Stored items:
↓
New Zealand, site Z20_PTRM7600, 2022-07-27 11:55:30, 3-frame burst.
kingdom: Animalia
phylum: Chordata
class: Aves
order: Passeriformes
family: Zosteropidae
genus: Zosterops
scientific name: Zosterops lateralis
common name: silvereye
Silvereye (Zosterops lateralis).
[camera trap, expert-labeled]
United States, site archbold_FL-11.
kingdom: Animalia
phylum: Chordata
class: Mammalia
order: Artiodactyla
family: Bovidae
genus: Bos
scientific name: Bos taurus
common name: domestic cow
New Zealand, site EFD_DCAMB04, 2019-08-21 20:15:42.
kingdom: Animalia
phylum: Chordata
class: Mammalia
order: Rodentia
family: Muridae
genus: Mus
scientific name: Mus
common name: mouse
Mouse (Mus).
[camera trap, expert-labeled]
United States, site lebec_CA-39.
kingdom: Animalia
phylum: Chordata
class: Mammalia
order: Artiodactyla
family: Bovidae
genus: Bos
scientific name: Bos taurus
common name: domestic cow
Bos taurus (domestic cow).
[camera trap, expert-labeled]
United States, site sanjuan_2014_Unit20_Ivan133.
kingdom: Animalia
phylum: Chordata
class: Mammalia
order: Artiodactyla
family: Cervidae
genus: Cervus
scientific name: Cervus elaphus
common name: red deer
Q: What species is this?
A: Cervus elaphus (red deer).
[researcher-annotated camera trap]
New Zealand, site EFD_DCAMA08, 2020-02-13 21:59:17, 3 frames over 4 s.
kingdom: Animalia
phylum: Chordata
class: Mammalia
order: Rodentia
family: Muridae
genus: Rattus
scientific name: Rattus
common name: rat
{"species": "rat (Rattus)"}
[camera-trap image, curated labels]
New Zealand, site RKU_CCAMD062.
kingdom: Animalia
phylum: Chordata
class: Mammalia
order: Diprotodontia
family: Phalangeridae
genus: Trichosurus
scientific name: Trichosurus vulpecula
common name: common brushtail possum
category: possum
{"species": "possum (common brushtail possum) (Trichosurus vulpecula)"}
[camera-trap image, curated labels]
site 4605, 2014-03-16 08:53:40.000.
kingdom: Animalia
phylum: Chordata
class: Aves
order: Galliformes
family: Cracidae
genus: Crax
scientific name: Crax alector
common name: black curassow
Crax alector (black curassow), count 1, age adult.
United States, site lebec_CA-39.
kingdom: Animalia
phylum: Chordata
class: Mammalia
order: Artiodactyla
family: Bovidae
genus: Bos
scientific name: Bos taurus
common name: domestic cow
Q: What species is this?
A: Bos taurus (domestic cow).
↑
## [Work required]
Copy every line that appears above, with each word kept as it is.

## [Solution to this exercise]
New Zealand, site Z20_PTRM7600, 2022-07-27 11:55:30, 3-frame burst.
kingdom: Animalia
phylum: Chordata
class: Aves
order: Passeriformes
family: Zosteropidae
genus: Zosterops
scientific name: Zosterops lateralis
common name: silvereye
Silvereye (Zosterops lateralis).
[camera trap, expert-labeled]
United States, site archbold_FL-11.
kingdom: Animalia
phylum: Chordata
class: Mammalia
order: Artiodactyla
family: Bovidae
genus: Bos
scientific name: Bos taurus
common name: domestic cow
New Zealand, site EFD_DCAMB04, 2019-08-21 20:15:42.
kingdom: Animalia
phylum: Chordata
class: Mammalia
order: Rodentia
family: Muridae
genus: Mus
scientific name: Mus
common name: mouse
Mouse (Mus).
[camera trap, expert-labeled]
United States, site lebec_CA-39.
kingdom: Animalia
phylum: Chordata
class: Mammalia
order: Artiodactyla
family: Bovidae
genus: Bos
scientific name: Bos taurus
common name: domestic cow
Bos taurus (domestic cow).
[camera trap, expert-labeled]
United States, site sanjuan_2014_Unit20_Ivan133.
kingdom: Animalia
phylum: Chordata
class: Mammalia
order: Artiodactyla
family: Cervidae
genus: Cervus
scientific name: Cervus elaphus
common name: red deer
Q: What species is this?
A: Cervus elaphus (red deer).
[researcher-annotated camera trap]
New Zealand, site EFD_DCAMA08, 2020-02-13 21:59:17, 3 frames over 4 s.
kingdom: Animalia
phylum: Chordata
class: Mammalia
order: Rodentia
family: Muridae
genus: Rattus
scientific name: Rattus
common name: rat
{"species": "rat (Rattus)"}
[camera-trap image, curated labels]
New Zealand, site RKU_CCAMD062.
kingdom: Animalia
phylum: Chordata
class: Mammalia
order: Diprotodontia
family: Phalangeridae
genus: Trichosurus
scientific name: Trichosurus vulpecula
common name: common brushtail possum
category: possum
{"species": "possum (common brushtail possum) (Trichosurus vulpecula)"}
[camera-trap image, curated labels]
site 4605, 2014-03-16 08:53:40.000.
kingdom: Animalia
phylum: Chordata
class: Aves
order: Galliformes
family: Cracidae
genus: Crax
scientific name: Crax alector
common name: black curassow
Crax alector (black curassow), count 1, age adult.
United States, site lebec_CA-39.
kingdom: Animalia
phylum: Chordata
class: Mammalia
order: Artiodactyla
family: Bovidae
genus: Bos
scientific name: Bos taurus
common name: domestic cow
Q: What species is this?
A: Bos taurus (domestic cow).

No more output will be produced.